>> Begin Source text

Allianz remains on target in the third quarter

Perlet: "The stable operating result shows that we will achieve our earnings targets for 2007 despite the difficult capital market environment. We will continue to pursue our policy of robust risk management, as well as enhance the quality and efficiency in all lines of business."


The Allianz Group increased quarterly net income by 20.7 percent from 1.59 billion euros to 1.92 billion euros during the third quarter of 2007. Compared with the first nine months of the previous year, net income for the period increased by 29.2 percent to 7.30 billion euros.

Operating profit on a nine-month basis increased by 7.8 percent to 8.76 billion euros, of which 2.60 billion euros were attributable to the third quarter. While this corresponds to a decrease of 2.1 percent, operating profit remains close to the high level of previous year's quarter at 2.66 billion euros.

Total revenues in the third quarter amounted to 23 billion euros and therefore grew by around 400 million euros compared with the third quarter of 2006. Double-digit growth in operating profit came from the asset management and life insurance segments. Dresdner Bank achieved an operating profit of 87 million euros, despite turbulence in the financial market and the effects on the trading result. During the first nine months of 2007 Dresdner Bank was able to slightly surpass its operating profit, compared with the same period of the previous year.

>> End Source text
>> Begin Dataset content

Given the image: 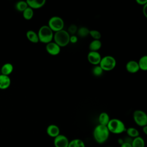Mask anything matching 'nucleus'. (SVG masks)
<instances>
[{
    "instance_id": "nucleus-33",
    "label": "nucleus",
    "mask_w": 147,
    "mask_h": 147,
    "mask_svg": "<svg viewBox=\"0 0 147 147\" xmlns=\"http://www.w3.org/2000/svg\"><path fill=\"white\" fill-rule=\"evenodd\" d=\"M142 127V131H143V133H144V134L146 135L147 134V125L144 126H143Z\"/></svg>"
},
{
    "instance_id": "nucleus-18",
    "label": "nucleus",
    "mask_w": 147,
    "mask_h": 147,
    "mask_svg": "<svg viewBox=\"0 0 147 147\" xmlns=\"http://www.w3.org/2000/svg\"><path fill=\"white\" fill-rule=\"evenodd\" d=\"M131 144L132 147H145V141L141 136L133 138Z\"/></svg>"
},
{
    "instance_id": "nucleus-36",
    "label": "nucleus",
    "mask_w": 147,
    "mask_h": 147,
    "mask_svg": "<svg viewBox=\"0 0 147 147\" xmlns=\"http://www.w3.org/2000/svg\"><path fill=\"white\" fill-rule=\"evenodd\" d=\"M107 147H111V146H107Z\"/></svg>"
},
{
    "instance_id": "nucleus-6",
    "label": "nucleus",
    "mask_w": 147,
    "mask_h": 147,
    "mask_svg": "<svg viewBox=\"0 0 147 147\" xmlns=\"http://www.w3.org/2000/svg\"><path fill=\"white\" fill-rule=\"evenodd\" d=\"M48 26L53 32H56L63 29L64 22L61 17L59 16H53L49 18Z\"/></svg>"
},
{
    "instance_id": "nucleus-10",
    "label": "nucleus",
    "mask_w": 147,
    "mask_h": 147,
    "mask_svg": "<svg viewBox=\"0 0 147 147\" xmlns=\"http://www.w3.org/2000/svg\"><path fill=\"white\" fill-rule=\"evenodd\" d=\"M45 49L47 52L51 55L56 56L59 54L60 52L61 48L56 44L54 41H51L48 44H47Z\"/></svg>"
},
{
    "instance_id": "nucleus-28",
    "label": "nucleus",
    "mask_w": 147,
    "mask_h": 147,
    "mask_svg": "<svg viewBox=\"0 0 147 147\" xmlns=\"http://www.w3.org/2000/svg\"><path fill=\"white\" fill-rule=\"evenodd\" d=\"M78 27L75 24H71L69 25L68 29V33L71 35H75V34L78 31Z\"/></svg>"
},
{
    "instance_id": "nucleus-2",
    "label": "nucleus",
    "mask_w": 147,
    "mask_h": 147,
    "mask_svg": "<svg viewBox=\"0 0 147 147\" xmlns=\"http://www.w3.org/2000/svg\"><path fill=\"white\" fill-rule=\"evenodd\" d=\"M109 132L115 134H119L126 131V127L123 121L118 118L110 119L106 126Z\"/></svg>"
},
{
    "instance_id": "nucleus-17",
    "label": "nucleus",
    "mask_w": 147,
    "mask_h": 147,
    "mask_svg": "<svg viewBox=\"0 0 147 147\" xmlns=\"http://www.w3.org/2000/svg\"><path fill=\"white\" fill-rule=\"evenodd\" d=\"M110 120V117L109 114L106 112H102L99 115L98 122L99 125L107 126Z\"/></svg>"
},
{
    "instance_id": "nucleus-35",
    "label": "nucleus",
    "mask_w": 147,
    "mask_h": 147,
    "mask_svg": "<svg viewBox=\"0 0 147 147\" xmlns=\"http://www.w3.org/2000/svg\"><path fill=\"white\" fill-rule=\"evenodd\" d=\"M1 70H0V75H1Z\"/></svg>"
},
{
    "instance_id": "nucleus-5",
    "label": "nucleus",
    "mask_w": 147,
    "mask_h": 147,
    "mask_svg": "<svg viewBox=\"0 0 147 147\" xmlns=\"http://www.w3.org/2000/svg\"><path fill=\"white\" fill-rule=\"evenodd\" d=\"M116 64L115 59L112 56L107 55L102 57L99 65L103 71H110L115 67Z\"/></svg>"
},
{
    "instance_id": "nucleus-24",
    "label": "nucleus",
    "mask_w": 147,
    "mask_h": 147,
    "mask_svg": "<svg viewBox=\"0 0 147 147\" xmlns=\"http://www.w3.org/2000/svg\"><path fill=\"white\" fill-rule=\"evenodd\" d=\"M34 15V11L32 9L29 7H28L23 12L22 16L25 20H31Z\"/></svg>"
},
{
    "instance_id": "nucleus-15",
    "label": "nucleus",
    "mask_w": 147,
    "mask_h": 147,
    "mask_svg": "<svg viewBox=\"0 0 147 147\" xmlns=\"http://www.w3.org/2000/svg\"><path fill=\"white\" fill-rule=\"evenodd\" d=\"M13 65L10 63H6L3 64L0 68L1 74L6 76H9L13 72Z\"/></svg>"
},
{
    "instance_id": "nucleus-30",
    "label": "nucleus",
    "mask_w": 147,
    "mask_h": 147,
    "mask_svg": "<svg viewBox=\"0 0 147 147\" xmlns=\"http://www.w3.org/2000/svg\"><path fill=\"white\" fill-rule=\"evenodd\" d=\"M131 142H128L124 140V142L120 145V147H132Z\"/></svg>"
},
{
    "instance_id": "nucleus-13",
    "label": "nucleus",
    "mask_w": 147,
    "mask_h": 147,
    "mask_svg": "<svg viewBox=\"0 0 147 147\" xmlns=\"http://www.w3.org/2000/svg\"><path fill=\"white\" fill-rule=\"evenodd\" d=\"M26 1L28 7L33 10L42 7L46 3L45 0H27Z\"/></svg>"
},
{
    "instance_id": "nucleus-19",
    "label": "nucleus",
    "mask_w": 147,
    "mask_h": 147,
    "mask_svg": "<svg viewBox=\"0 0 147 147\" xmlns=\"http://www.w3.org/2000/svg\"><path fill=\"white\" fill-rule=\"evenodd\" d=\"M102 47V42L100 40H94L89 44V49L90 51H97L100 49Z\"/></svg>"
},
{
    "instance_id": "nucleus-23",
    "label": "nucleus",
    "mask_w": 147,
    "mask_h": 147,
    "mask_svg": "<svg viewBox=\"0 0 147 147\" xmlns=\"http://www.w3.org/2000/svg\"><path fill=\"white\" fill-rule=\"evenodd\" d=\"M28 7V6L26 1H20L15 5L16 9L20 12H23Z\"/></svg>"
},
{
    "instance_id": "nucleus-26",
    "label": "nucleus",
    "mask_w": 147,
    "mask_h": 147,
    "mask_svg": "<svg viewBox=\"0 0 147 147\" xmlns=\"http://www.w3.org/2000/svg\"><path fill=\"white\" fill-rule=\"evenodd\" d=\"M103 72V69L99 66V65H95L92 69V73L95 76H100Z\"/></svg>"
},
{
    "instance_id": "nucleus-1",
    "label": "nucleus",
    "mask_w": 147,
    "mask_h": 147,
    "mask_svg": "<svg viewBox=\"0 0 147 147\" xmlns=\"http://www.w3.org/2000/svg\"><path fill=\"white\" fill-rule=\"evenodd\" d=\"M110 133L106 126L98 124L93 130V137L96 143L102 144L107 141Z\"/></svg>"
},
{
    "instance_id": "nucleus-16",
    "label": "nucleus",
    "mask_w": 147,
    "mask_h": 147,
    "mask_svg": "<svg viewBox=\"0 0 147 147\" xmlns=\"http://www.w3.org/2000/svg\"><path fill=\"white\" fill-rule=\"evenodd\" d=\"M26 36L28 40L32 43H37L39 42L37 33L32 30H28L26 33Z\"/></svg>"
},
{
    "instance_id": "nucleus-31",
    "label": "nucleus",
    "mask_w": 147,
    "mask_h": 147,
    "mask_svg": "<svg viewBox=\"0 0 147 147\" xmlns=\"http://www.w3.org/2000/svg\"><path fill=\"white\" fill-rule=\"evenodd\" d=\"M136 2L140 5H145L147 4V0H136Z\"/></svg>"
},
{
    "instance_id": "nucleus-9",
    "label": "nucleus",
    "mask_w": 147,
    "mask_h": 147,
    "mask_svg": "<svg viewBox=\"0 0 147 147\" xmlns=\"http://www.w3.org/2000/svg\"><path fill=\"white\" fill-rule=\"evenodd\" d=\"M102 57L97 51H90L87 55V60L90 63L94 65H99Z\"/></svg>"
},
{
    "instance_id": "nucleus-8",
    "label": "nucleus",
    "mask_w": 147,
    "mask_h": 147,
    "mask_svg": "<svg viewBox=\"0 0 147 147\" xmlns=\"http://www.w3.org/2000/svg\"><path fill=\"white\" fill-rule=\"evenodd\" d=\"M69 142V141L67 136L60 134L54 138L53 145L55 147H68Z\"/></svg>"
},
{
    "instance_id": "nucleus-27",
    "label": "nucleus",
    "mask_w": 147,
    "mask_h": 147,
    "mask_svg": "<svg viewBox=\"0 0 147 147\" xmlns=\"http://www.w3.org/2000/svg\"><path fill=\"white\" fill-rule=\"evenodd\" d=\"M89 34L94 38V40H100L101 38V33L97 30H90Z\"/></svg>"
},
{
    "instance_id": "nucleus-3",
    "label": "nucleus",
    "mask_w": 147,
    "mask_h": 147,
    "mask_svg": "<svg viewBox=\"0 0 147 147\" xmlns=\"http://www.w3.org/2000/svg\"><path fill=\"white\" fill-rule=\"evenodd\" d=\"M53 32L48 25L41 26L37 32L39 41L44 44L51 42L53 38Z\"/></svg>"
},
{
    "instance_id": "nucleus-25",
    "label": "nucleus",
    "mask_w": 147,
    "mask_h": 147,
    "mask_svg": "<svg viewBox=\"0 0 147 147\" xmlns=\"http://www.w3.org/2000/svg\"><path fill=\"white\" fill-rule=\"evenodd\" d=\"M90 30L86 26H81L78 29L77 33L79 36L81 37H86L89 35Z\"/></svg>"
},
{
    "instance_id": "nucleus-34",
    "label": "nucleus",
    "mask_w": 147,
    "mask_h": 147,
    "mask_svg": "<svg viewBox=\"0 0 147 147\" xmlns=\"http://www.w3.org/2000/svg\"><path fill=\"white\" fill-rule=\"evenodd\" d=\"M124 142V140L121 138H119L118 139V143L121 145V144H122Z\"/></svg>"
},
{
    "instance_id": "nucleus-20",
    "label": "nucleus",
    "mask_w": 147,
    "mask_h": 147,
    "mask_svg": "<svg viewBox=\"0 0 147 147\" xmlns=\"http://www.w3.org/2000/svg\"><path fill=\"white\" fill-rule=\"evenodd\" d=\"M68 147H86L83 140L79 138H75L69 141Z\"/></svg>"
},
{
    "instance_id": "nucleus-32",
    "label": "nucleus",
    "mask_w": 147,
    "mask_h": 147,
    "mask_svg": "<svg viewBox=\"0 0 147 147\" xmlns=\"http://www.w3.org/2000/svg\"><path fill=\"white\" fill-rule=\"evenodd\" d=\"M142 13L144 16L147 18V4L143 6L142 7Z\"/></svg>"
},
{
    "instance_id": "nucleus-14",
    "label": "nucleus",
    "mask_w": 147,
    "mask_h": 147,
    "mask_svg": "<svg viewBox=\"0 0 147 147\" xmlns=\"http://www.w3.org/2000/svg\"><path fill=\"white\" fill-rule=\"evenodd\" d=\"M126 69L130 73H136L140 70L138 62L133 60L129 61L126 64Z\"/></svg>"
},
{
    "instance_id": "nucleus-12",
    "label": "nucleus",
    "mask_w": 147,
    "mask_h": 147,
    "mask_svg": "<svg viewBox=\"0 0 147 147\" xmlns=\"http://www.w3.org/2000/svg\"><path fill=\"white\" fill-rule=\"evenodd\" d=\"M11 84V79L9 76L0 75V89L4 90L7 89Z\"/></svg>"
},
{
    "instance_id": "nucleus-22",
    "label": "nucleus",
    "mask_w": 147,
    "mask_h": 147,
    "mask_svg": "<svg viewBox=\"0 0 147 147\" xmlns=\"http://www.w3.org/2000/svg\"><path fill=\"white\" fill-rule=\"evenodd\" d=\"M138 67L142 71H146L147 70V56L144 55L142 56L138 60Z\"/></svg>"
},
{
    "instance_id": "nucleus-4",
    "label": "nucleus",
    "mask_w": 147,
    "mask_h": 147,
    "mask_svg": "<svg viewBox=\"0 0 147 147\" xmlns=\"http://www.w3.org/2000/svg\"><path fill=\"white\" fill-rule=\"evenodd\" d=\"M70 35L67 30L64 29L56 32L53 34L54 42L60 48L67 46L69 42Z\"/></svg>"
},
{
    "instance_id": "nucleus-29",
    "label": "nucleus",
    "mask_w": 147,
    "mask_h": 147,
    "mask_svg": "<svg viewBox=\"0 0 147 147\" xmlns=\"http://www.w3.org/2000/svg\"><path fill=\"white\" fill-rule=\"evenodd\" d=\"M78 40V38L76 35H70L69 37V42L72 44H75L77 42Z\"/></svg>"
},
{
    "instance_id": "nucleus-11",
    "label": "nucleus",
    "mask_w": 147,
    "mask_h": 147,
    "mask_svg": "<svg viewBox=\"0 0 147 147\" xmlns=\"http://www.w3.org/2000/svg\"><path fill=\"white\" fill-rule=\"evenodd\" d=\"M47 134L52 138H55L60 133V128L58 126L55 124H51L48 126L46 129Z\"/></svg>"
},
{
    "instance_id": "nucleus-7",
    "label": "nucleus",
    "mask_w": 147,
    "mask_h": 147,
    "mask_svg": "<svg viewBox=\"0 0 147 147\" xmlns=\"http://www.w3.org/2000/svg\"><path fill=\"white\" fill-rule=\"evenodd\" d=\"M134 122L139 126L143 127L147 125V115L141 110H136L133 114Z\"/></svg>"
},
{
    "instance_id": "nucleus-21",
    "label": "nucleus",
    "mask_w": 147,
    "mask_h": 147,
    "mask_svg": "<svg viewBox=\"0 0 147 147\" xmlns=\"http://www.w3.org/2000/svg\"><path fill=\"white\" fill-rule=\"evenodd\" d=\"M125 132L126 134L129 137L134 138L140 136V132L135 127H129L126 128Z\"/></svg>"
}]
</instances>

>> End Dataset content

Objective 1 »
According to the Allianz article, what operating profit did Dresdner Bank achieve?
Objective 2 »
Reproduce the passage of the Allianz article that starts at the words "Allianz remains on" and ends after the words "to 7.30 billion euros.".
Objective 3 »
Check each statement against the Allianz article and answer yes or no, quoting the words that decide it: (a) Total revenues in the third quarter came to 23 billion euros. (b) Third-quarter operating profit rose compared with the previous year's quarter. (c) Double-digit growth in operating profit came from the banking segment.
The rows are not needed for any of this work.

Worked answer 1 »
87 million euros.

Worked answer 2 »
Allianz remains on target in the third quarter

Perlet: "The stable operating result shows that we will achieve our earnings targets for 2007 despite the difficult capital market environment. We will continue to pursue our policy of robust risk management, as well as enhance the quality and efficiency in all lines of business."


The Allianz Group increased quarterly net income by 20.7 percent from 1.59 billion euros to 1.92 billion euros during the third quarter of 2007. Compared with the first nine months of the previous year, net income for the period increased by 29.2 percent to 7.30 billion euros.

Worked answer 3 »
(a) Yes: "Total revenues in the third quarter amounted to 23 billion euros"
(b) No: "While this corresponds to a decrease of 2.1 percent"
(c) No: "Double-digit growth in operating profit came from the asset management and life insurance segments."